The next question is: What would you say is stopping big pharma companies from partnering with Syntara at this stage? What would you say they are looking for in particular?
I don't think there's anything. I mean, the thing that was not stopping them, but one thing that would that gave them reason to wait a bit longer was the fact that we hadn't had an FDA review of the phase II-A data and an agreement on the appropriateness of the next step. We've now got that. I think we've removed one of the main hurdles to those commercial discussions that we aim to have in the, you know, in the next period. It's, there's. You know, other than that, the thing that would stop engagement is we want to see more data. Now, there's a breadth of companies that we talk to.
Sure, you know, some of the really large companies, you know, they can afford perhaps to sit back and wait and see what happens and say they'd like to see more data, and they're not comfortable with the level of risk of taking on a drug which is going from phase II-A to phase II-B. But there are many other companies who see this as an opportunity where they can get involved and pick up because of that perceived increased risk of taking something when it's got earlier data. I, and I wouldn't say that our drug is early stage either, right? I mean, it has phase II-A data. It's already completed phase I. It's got phase II-A. We have data in patients.
We've got a lot of safety information in patients, and we've got an FDA review of the data package as well. I think we're now in a good spot.
Related to this, someone else asked, how mature are your discussions with a potential funder for the phase II-B trial, and how much will the trial cost?
The phase II-B study with 100 patients is in the order of $20 million-$25 million. Clearly, you know, from a market cap of AUD 50 million, that's a big chunk of money to find to fund the study. You know, again, I just point to the fact we're a company with multiple milestones ahead of us, lots of opportunity for value increase in the stock, and also, collaborations, potential collaborations with partners, not just over amsulostat, but over other drugs in the pipeline as well.
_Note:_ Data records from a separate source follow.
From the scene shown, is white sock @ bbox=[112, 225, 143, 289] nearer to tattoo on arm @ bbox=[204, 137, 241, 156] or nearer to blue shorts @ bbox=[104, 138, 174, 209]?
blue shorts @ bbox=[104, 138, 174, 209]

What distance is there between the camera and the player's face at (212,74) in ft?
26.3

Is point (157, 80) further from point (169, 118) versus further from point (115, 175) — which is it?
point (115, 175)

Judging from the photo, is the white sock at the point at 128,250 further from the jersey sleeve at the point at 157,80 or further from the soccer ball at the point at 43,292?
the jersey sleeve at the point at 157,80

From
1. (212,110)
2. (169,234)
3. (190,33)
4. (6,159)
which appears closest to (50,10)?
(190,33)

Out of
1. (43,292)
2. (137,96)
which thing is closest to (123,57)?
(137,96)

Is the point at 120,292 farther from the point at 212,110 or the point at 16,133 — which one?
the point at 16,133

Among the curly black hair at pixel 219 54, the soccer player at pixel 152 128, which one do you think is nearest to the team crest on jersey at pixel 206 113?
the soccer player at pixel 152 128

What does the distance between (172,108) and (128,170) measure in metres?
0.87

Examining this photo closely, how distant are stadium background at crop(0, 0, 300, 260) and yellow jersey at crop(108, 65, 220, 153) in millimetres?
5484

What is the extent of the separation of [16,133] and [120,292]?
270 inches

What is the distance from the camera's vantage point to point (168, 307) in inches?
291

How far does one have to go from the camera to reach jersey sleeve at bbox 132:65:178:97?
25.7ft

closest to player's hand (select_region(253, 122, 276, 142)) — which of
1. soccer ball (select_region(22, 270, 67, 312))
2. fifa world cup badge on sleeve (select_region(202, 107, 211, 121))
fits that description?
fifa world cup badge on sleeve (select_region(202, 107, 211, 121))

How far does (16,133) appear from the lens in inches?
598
Relative to a company that has one asset with one indication and one trial running, what you're looking at here is a company with multiple assets, multiple indications, all of them funded within the cash runway that the company has, and lots of opportunity for value appreciation coming up, and not only from just stock market realization of value as we present clinical trial data, but also from potentially non-dilutive funding coming in from any of the assets that we're talking about today and what we can do in terms of commercialization of them when we've got the data which is coming up again within the runway of the cash that we've got now.
Thanks, Gary. That's all the questions in the queue, so I'll just hand it back to you to provide a concluding comment.
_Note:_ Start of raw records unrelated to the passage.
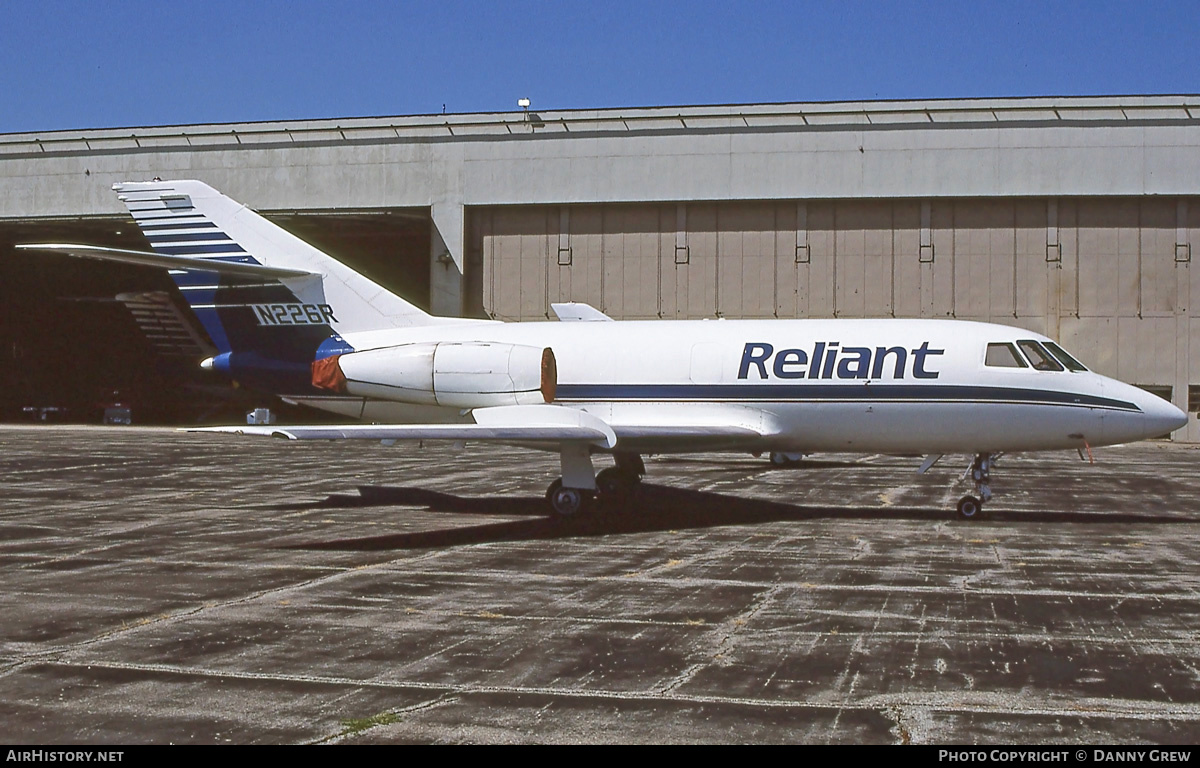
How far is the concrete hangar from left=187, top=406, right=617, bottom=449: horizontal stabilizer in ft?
85.6

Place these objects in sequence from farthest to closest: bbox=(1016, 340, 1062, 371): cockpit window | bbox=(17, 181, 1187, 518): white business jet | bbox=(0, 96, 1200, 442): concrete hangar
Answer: bbox=(0, 96, 1200, 442): concrete hangar < bbox=(1016, 340, 1062, 371): cockpit window < bbox=(17, 181, 1187, 518): white business jet

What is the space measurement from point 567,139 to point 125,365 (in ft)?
112

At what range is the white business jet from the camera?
54.7 feet

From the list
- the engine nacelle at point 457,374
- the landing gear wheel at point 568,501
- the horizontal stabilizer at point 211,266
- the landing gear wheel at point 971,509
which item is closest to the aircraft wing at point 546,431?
the engine nacelle at point 457,374

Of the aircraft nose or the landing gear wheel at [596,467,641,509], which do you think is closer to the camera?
the aircraft nose

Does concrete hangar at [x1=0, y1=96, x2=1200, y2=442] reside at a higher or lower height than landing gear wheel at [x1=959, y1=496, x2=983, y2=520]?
higher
Thanks, Matt. Well, again, very much appreciate people's time on the call this morning. You know, there was a lot to get through, but that's, I think, what you get with Syntara, right? You have a company with a pretty mature asset that's de-risked now with phase II data and a regulatory path forward from the FDA, and a number of other assets running behind it now with clear value points coming up within the cash runway that we got after the capital raise. I'd like again to send my appreciation to those people who supported the recent capital raise. I look forward to updating you all as we go through the rest of this year. Thank you, Matt.